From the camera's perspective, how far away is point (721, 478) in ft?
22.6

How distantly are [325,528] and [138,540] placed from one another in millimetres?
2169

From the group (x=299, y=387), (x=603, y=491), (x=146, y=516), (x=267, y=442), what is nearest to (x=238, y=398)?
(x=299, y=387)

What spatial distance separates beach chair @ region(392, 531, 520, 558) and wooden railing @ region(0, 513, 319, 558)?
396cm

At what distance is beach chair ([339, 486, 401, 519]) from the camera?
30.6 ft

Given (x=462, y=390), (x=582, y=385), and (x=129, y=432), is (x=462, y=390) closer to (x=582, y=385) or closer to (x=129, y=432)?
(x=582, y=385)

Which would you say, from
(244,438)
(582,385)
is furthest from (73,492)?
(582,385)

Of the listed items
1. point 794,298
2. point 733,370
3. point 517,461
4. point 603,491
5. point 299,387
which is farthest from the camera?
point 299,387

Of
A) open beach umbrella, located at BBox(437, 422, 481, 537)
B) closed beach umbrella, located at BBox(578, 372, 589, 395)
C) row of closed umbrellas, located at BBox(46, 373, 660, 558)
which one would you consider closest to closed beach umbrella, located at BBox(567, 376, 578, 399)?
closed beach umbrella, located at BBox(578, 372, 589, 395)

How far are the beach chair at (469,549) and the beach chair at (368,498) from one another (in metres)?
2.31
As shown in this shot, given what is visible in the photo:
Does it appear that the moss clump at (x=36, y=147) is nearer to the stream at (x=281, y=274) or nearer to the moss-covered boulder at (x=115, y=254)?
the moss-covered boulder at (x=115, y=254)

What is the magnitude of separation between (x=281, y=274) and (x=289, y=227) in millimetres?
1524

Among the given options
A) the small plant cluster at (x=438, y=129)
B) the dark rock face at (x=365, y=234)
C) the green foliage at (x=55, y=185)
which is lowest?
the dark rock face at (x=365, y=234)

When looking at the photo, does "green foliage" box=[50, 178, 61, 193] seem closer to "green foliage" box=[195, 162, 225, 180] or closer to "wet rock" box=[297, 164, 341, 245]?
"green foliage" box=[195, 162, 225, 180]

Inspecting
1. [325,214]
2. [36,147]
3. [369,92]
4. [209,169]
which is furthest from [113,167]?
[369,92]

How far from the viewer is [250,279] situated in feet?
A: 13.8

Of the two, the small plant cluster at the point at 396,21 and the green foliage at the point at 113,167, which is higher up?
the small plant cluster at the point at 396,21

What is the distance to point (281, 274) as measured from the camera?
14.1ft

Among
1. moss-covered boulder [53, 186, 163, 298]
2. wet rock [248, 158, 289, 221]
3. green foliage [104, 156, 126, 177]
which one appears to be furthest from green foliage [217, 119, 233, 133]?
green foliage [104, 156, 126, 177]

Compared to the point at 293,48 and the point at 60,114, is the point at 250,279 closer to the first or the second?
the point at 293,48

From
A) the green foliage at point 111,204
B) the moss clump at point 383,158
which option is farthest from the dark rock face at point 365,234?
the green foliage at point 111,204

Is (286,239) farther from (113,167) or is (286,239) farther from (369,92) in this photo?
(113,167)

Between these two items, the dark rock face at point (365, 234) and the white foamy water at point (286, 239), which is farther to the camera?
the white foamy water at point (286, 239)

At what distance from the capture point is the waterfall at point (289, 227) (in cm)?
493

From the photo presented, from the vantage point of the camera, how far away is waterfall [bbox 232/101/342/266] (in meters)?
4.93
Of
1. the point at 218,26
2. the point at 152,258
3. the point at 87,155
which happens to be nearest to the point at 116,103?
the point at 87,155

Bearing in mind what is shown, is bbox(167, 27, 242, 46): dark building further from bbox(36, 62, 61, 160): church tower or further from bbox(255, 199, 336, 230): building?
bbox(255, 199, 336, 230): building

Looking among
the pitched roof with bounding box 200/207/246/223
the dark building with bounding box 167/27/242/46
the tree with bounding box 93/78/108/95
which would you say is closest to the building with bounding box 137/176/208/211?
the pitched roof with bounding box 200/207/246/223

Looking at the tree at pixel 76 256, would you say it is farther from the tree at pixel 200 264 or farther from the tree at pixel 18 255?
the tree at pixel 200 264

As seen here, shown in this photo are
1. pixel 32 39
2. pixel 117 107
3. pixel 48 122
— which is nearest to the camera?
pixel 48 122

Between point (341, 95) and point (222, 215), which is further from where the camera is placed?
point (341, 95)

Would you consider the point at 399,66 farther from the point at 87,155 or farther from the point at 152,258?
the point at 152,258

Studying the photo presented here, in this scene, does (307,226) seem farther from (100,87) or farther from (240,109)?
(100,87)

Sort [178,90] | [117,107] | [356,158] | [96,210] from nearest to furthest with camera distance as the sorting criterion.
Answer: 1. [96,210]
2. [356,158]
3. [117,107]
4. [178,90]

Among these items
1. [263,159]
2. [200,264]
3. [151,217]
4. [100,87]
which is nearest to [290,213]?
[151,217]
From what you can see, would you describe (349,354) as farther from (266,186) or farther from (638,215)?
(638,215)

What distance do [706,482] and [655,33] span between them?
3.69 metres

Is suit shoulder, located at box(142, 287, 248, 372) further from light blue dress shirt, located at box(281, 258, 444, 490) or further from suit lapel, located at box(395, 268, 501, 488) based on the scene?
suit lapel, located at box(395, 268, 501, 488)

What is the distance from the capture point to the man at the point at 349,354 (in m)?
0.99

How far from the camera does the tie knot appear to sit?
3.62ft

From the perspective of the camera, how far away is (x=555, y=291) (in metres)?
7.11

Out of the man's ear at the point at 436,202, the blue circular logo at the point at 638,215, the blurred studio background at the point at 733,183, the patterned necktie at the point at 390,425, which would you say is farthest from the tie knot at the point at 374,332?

═══

Written exercise :: Give back each line above precisely as it stands.

Finished task ::
From the camera's perspective, how far away is point (721, 478) in ft?
22.6

How distantly are [325,528] and [138,540] placed from one another in millimetres?
2169

From the group (x=299, y=387), (x=603, y=491), (x=146, y=516), (x=267, y=442), what is nearest to (x=238, y=398)?
(x=299, y=387)

What spatial distance separates beach chair @ region(392, 531, 520, 558) and wooden railing @ region(0, 513, 319, 558)?
396cm

At what distance is beach chair ([339, 486, 401, 519]) from the camera?
30.6 ft

Given (x=462, y=390), (x=582, y=385), and (x=129, y=432), is (x=462, y=390) closer to (x=582, y=385) or closer to (x=129, y=432)?
(x=582, y=385)

Which would you say, from
(244,438)
(582,385)
is furthest from (73,492)?
(582,385)

Of the listed items
1. point 794,298
2. point 733,370
3. point 517,461
4. point 603,491
5. point 299,387
which is farthest from the camera?
point 299,387

Of
A) open beach umbrella, located at BBox(437, 422, 481, 537)
B) closed beach umbrella, located at BBox(578, 372, 589, 395)
C) row of closed umbrellas, located at BBox(46, 373, 660, 558)
which one would you consider closest to closed beach umbrella, located at BBox(567, 376, 578, 399)?
closed beach umbrella, located at BBox(578, 372, 589, 395)

How far are the beach chair at (469,549) and the beach chair at (368,498) from one another (in metres)?
2.31
As shown in this shot, given what is visible in the photo:
Does it appear that the moss clump at (x=36, y=147) is nearer to the stream at (x=281, y=274) or nearer to the moss-covered boulder at (x=115, y=254)?
the moss-covered boulder at (x=115, y=254)

What is the magnitude of separation between (x=281, y=274) and (x=289, y=227) in millimetres?
1524

Among the given options
A) the small plant cluster at (x=438, y=129)
B) the dark rock face at (x=365, y=234)
C) the green foliage at (x=55, y=185)
which is lowest?
the dark rock face at (x=365, y=234)

When looking at the photo, does "green foliage" box=[50, 178, 61, 193] seem closer to "green foliage" box=[195, 162, 225, 180] or closer to "wet rock" box=[297, 164, 341, 245]?
"green foliage" box=[195, 162, 225, 180]

Inspecting
1. [325,214]
2. [36,147]
3. [369,92]
4. [209,169]
which is furthest from [113,167]?
[369,92]

How far from the viewer is [250,279] situated in feet?
A: 13.8

Of the two, the small plant cluster at the point at 396,21 and the green foliage at the point at 113,167, which is higher up?
the small plant cluster at the point at 396,21

What is the distance to point (281, 274) as measured from the camera?
14.1ft

Among
1. moss-covered boulder [53, 186, 163, 298]
2. wet rock [248, 158, 289, 221]
3. green foliage [104, 156, 126, 177]
which one appears to be furthest from green foliage [217, 119, 233, 133]?
green foliage [104, 156, 126, 177]

Compared to the point at 293,48 and the point at 60,114, is the point at 250,279 closer to the first or the second?
the point at 293,48

From
A) the green foliage at point 111,204
B) the moss clump at point 383,158
which option is farthest from the dark rock face at point 365,234?
the green foliage at point 111,204

Is (286,239) farther from (113,167) or is (286,239) farther from (369,92) in this photo?
(113,167)

Between these two items, the dark rock face at point (365, 234) and the white foamy water at point (286, 239), which is farther to the camera?
the white foamy water at point (286, 239)

At what distance from the capture point is the waterfall at point (289, 227) (in cm)?
493

From the photo presented, from the vantage point of the camera, how far away is waterfall [bbox 232/101/342/266] (in meters)?
4.93
Of
1. the point at 218,26
2. the point at 152,258
3. the point at 87,155
which happens to be nearest to the point at 116,103?
the point at 87,155

Bearing in mind what is shown, is bbox(167, 27, 242, 46): dark building further from bbox(36, 62, 61, 160): church tower or further from bbox(255, 199, 336, 230): building?
bbox(255, 199, 336, 230): building

Looking among
the pitched roof with bounding box 200/207/246/223
the dark building with bounding box 167/27/242/46
the tree with bounding box 93/78/108/95
which would you say is closest to the building with bounding box 137/176/208/211?
the pitched roof with bounding box 200/207/246/223

Looking at the tree at pixel 76 256, would you say it is farther from the tree at pixel 200 264 or farther from the tree at pixel 18 255?
the tree at pixel 200 264

As seen here, shown in this photo are
1. pixel 32 39
2. pixel 117 107
3. pixel 48 122
— which is nearest to the camera?
pixel 48 122

Between point (341, 95) and point (222, 215), which is further from where the camera is placed?
point (341, 95)

Would you consider the point at 399,66 farther from the point at 87,155 or farther from the point at 152,258?
the point at 152,258

Studying the photo presented here, in this scene, does (307,226) seem farther from (100,87) or farther from (240,109)?
(100,87)

Sort [178,90] | [117,107] | [356,158] | [96,210] from nearest to furthest with camera distance as the sorting criterion.
Answer: 1. [96,210]
2. [356,158]
3. [117,107]
4. [178,90]

Among these items
1. [263,159]
2. [200,264]
3. [151,217]
4. [100,87]
which is nearest to [290,213]?
[151,217]
From what you can see, would you describe (349,354) as farther from (266,186) or farther from (638,215)?
(638,215)

What distance do [706,482] and [655,33] span between them?
3.69 metres

Is suit shoulder, located at box(142, 287, 248, 372) further from light blue dress shirt, located at box(281, 258, 444, 490) or further from suit lapel, located at box(395, 268, 501, 488) based on the scene?
suit lapel, located at box(395, 268, 501, 488)

What is the distance from the capture point to the man at the point at 349,354 (in m)?
0.99

How far from the camera does the tie knot appear to sit?
3.62ft

From the perspective of the camera, how far away is (x=555, y=291) (in metres)?
7.11

Out of the man's ear at the point at 436,202, the blue circular logo at the point at 638,215, the blurred studio background at the point at 733,183, the patterned necktie at the point at 390,425, which would you say is farthest from the tie knot at the point at 374,332?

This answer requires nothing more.